Avec une très faible marge d’erreur, on pourrait dire que peu de groupes humains dans le monde ont réussi à développer, aussi paradoxalement que cela puisse paraître, autant de compétences pour créer, entretenir et multiplier leurs biens matériels, que celles exposées par l’élite des affaires haïtiennes. À en juger par les faits, les anciens et les jeunes entrepreneurs de chez nous sont très habiles dans l’art de multiplier leurs richesses. Comme les politiciens, pour atteindre certains objectifs, ils utilisent tous les raccourcis à leur disposition et pratiquent continuellement la formule machiavélique selon laquelle la fin justifie les moyens.
Il n’est pas nécessaire de consulter en profondeur les réflexions bien systématisées de l’économiste Thomas Piketty sur le capital au XXIe siècle, pour comprendre que derrière, au milieu et devant les richesses matérielles dont jouit et expose l’élite patronale haïtienne, il y a des mouvements pervers délibérés qui sont soigneusement couverts du manteau de l’impunité et de la complicité des dirigeants politiques et sociaux. La classe des affaires haïtiennes développent beaucoup de gymnastiques pour créer, maintenir et multiplier ses actifs.
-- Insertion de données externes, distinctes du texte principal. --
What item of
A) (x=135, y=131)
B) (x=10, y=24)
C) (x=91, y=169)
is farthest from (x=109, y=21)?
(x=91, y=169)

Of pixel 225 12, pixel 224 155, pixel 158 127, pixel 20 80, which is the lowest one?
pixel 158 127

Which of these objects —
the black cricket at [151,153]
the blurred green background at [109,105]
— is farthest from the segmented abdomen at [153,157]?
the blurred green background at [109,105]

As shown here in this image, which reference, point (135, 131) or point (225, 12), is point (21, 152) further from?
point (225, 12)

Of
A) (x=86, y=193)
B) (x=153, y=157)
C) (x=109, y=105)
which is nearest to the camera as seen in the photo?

À titre d’illustrations : visites continues à la Primature ou à la Présidence (lorsque ce poste n’était pas vacant) à la recherche du Chef pour régler leurs affaires, acheter la conscience des dirigeants syndicaux, ainsi que payer de grandes sommes d’argent aux intellectuels, journalistes, communicateurs sociaux, comédiens, économistes, avocats, députés, sénateurs, juges, etc., dans le but délibéré d’agir et de parler au profit de leurs richesses.
La participation de l’élite des affaires haïtiennes a un haut niveau d’impact sur le présent et l’avenir des principaux axes stratégiques de développement: l’éducation, le modèle économique, les services publics, la sécurité sociale, les investissements publics, les priorités législatives, l’institutionnalité du système judiciaire, entre autres. Dans leurs stratégies, cette classe d’affaires achète les talents de poètes, d’écrivains, de directeurs et de rédacteurs en chef des médias, de juristes et de personnes publiques qui se déguisent en honnêteté et en solidarité, afin de protéger leurs biens matériels.
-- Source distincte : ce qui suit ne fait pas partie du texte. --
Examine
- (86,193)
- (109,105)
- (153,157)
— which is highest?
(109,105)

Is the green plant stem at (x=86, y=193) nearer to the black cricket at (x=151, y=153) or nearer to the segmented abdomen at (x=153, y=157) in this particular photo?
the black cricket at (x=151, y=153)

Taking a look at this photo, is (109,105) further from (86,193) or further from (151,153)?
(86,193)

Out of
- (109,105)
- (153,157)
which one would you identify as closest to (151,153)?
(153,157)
Il ne fait aucun doute que les groupes économiques contrôlent le pays et ses institutions. Ils concentrent la richesse nationale. Ils ont tous les privilèges de l’État. Ils reçoivent des incitations, des exonérations et jouissent d’un niveau élevé d’impunité. Ils violent les lois et ne répondent pas de leurs actes. Ils assurent une omniprésence dans des entreprises publiques et privées.
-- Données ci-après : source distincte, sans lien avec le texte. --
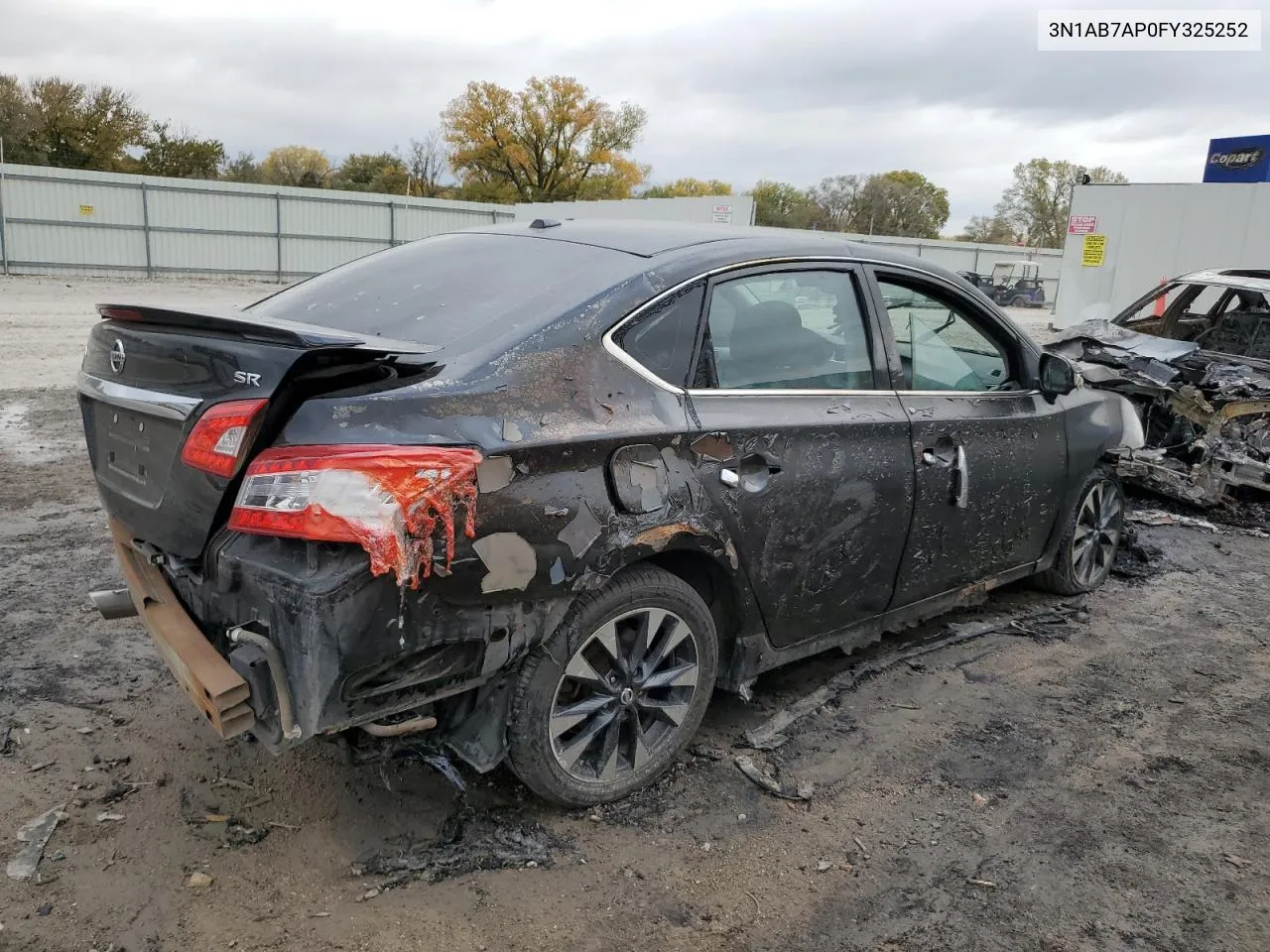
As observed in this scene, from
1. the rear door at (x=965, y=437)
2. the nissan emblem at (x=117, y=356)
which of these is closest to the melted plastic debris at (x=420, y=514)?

En somme, dans cette conjoncture, la crise de réputation, de crédibilité et d’image publique qui confinent aux décisions, aux actions et aux opinions de l’élite des affaires, il est impossible de la corriger avec des stratégies de communication médiatique, par le lobbying auprès des chambres législatives, en écrivant et en publiant des articles d’opinion biaisés et, encore moins, en embauchant des comédiens et des communicateurs pour relayer les mensonges et les demi-vérités au public.